When I started working on the metropolitan desk of The New York Times in 1997, the newsroom was using a publishing system known as Atex for text editing. Usernames were six characters long. The naming convention at the time was to take the first two letters of the staffer's given name and the first four letters of the surname. Patrick+LaForge=Palafo.

Not every Atex username had a mellifluous combination of consonants and vowels, but mine did. On a whim, I used it as a username on various sites in the early years of the Web and as an e-mail address with a succession of Internet service providers. The vaguely Italian-sounding but non-existent name was usually available, while my actual name was already being snapped up by my French-Canadian-Irish doppelgängers.

The Atex naming convention used by The Times was abandoned (along with Atex), but a few of us still use the naming convention in e-mail addresses.
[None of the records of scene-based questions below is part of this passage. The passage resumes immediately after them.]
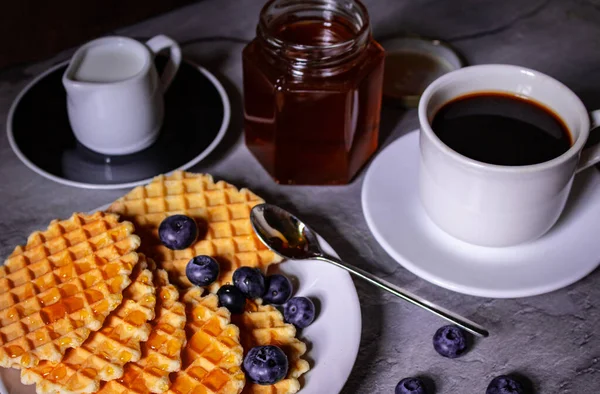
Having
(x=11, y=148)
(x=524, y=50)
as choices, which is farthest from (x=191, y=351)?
(x=524, y=50)

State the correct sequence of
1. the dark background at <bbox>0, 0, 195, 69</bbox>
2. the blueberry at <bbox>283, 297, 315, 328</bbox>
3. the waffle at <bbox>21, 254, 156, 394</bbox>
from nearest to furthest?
the waffle at <bbox>21, 254, 156, 394</bbox> → the blueberry at <bbox>283, 297, 315, 328</bbox> → the dark background at <bbox>0, 0, 195, 69</bbox>

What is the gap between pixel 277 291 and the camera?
966 millimetres

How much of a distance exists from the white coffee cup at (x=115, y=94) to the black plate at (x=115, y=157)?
0.02 m

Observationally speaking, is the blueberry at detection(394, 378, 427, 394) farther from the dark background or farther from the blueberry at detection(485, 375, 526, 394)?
the dark background

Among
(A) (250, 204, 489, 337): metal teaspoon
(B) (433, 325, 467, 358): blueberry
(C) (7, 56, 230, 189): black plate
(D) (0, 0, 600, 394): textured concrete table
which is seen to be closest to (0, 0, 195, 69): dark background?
(D) (0, 0, 600, 394): textured concrete table

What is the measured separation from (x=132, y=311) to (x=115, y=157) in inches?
14.7

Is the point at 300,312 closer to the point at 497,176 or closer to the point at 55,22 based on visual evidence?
the point at 497,176

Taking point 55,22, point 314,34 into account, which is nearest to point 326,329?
point 314,34

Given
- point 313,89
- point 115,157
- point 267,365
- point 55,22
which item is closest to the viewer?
point 267,365

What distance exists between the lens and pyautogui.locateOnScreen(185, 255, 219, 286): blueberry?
3.16 feet

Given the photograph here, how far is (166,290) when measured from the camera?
0.94 m

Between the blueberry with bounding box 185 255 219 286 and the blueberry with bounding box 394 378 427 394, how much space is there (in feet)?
0.90

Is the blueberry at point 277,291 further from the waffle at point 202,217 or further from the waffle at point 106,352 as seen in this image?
the waffle at point 106,352

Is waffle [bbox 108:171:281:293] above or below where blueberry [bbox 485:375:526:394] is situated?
above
I have been a computer nerd and geek since a time before there was a Web, and I was a bit of an early Web pioneer, but I did not use the name for a blog until I started the earliest version of this one in 2008. Here's hoping I don't besmirch it in the permanent record for all time.

Regarding the pronunciation: Some people have been known to say PAL-ah-foe, but I prefer to stress the syllable that is also the first syllable of my surname: puh-LAAF-oh. Sort of like palazzo.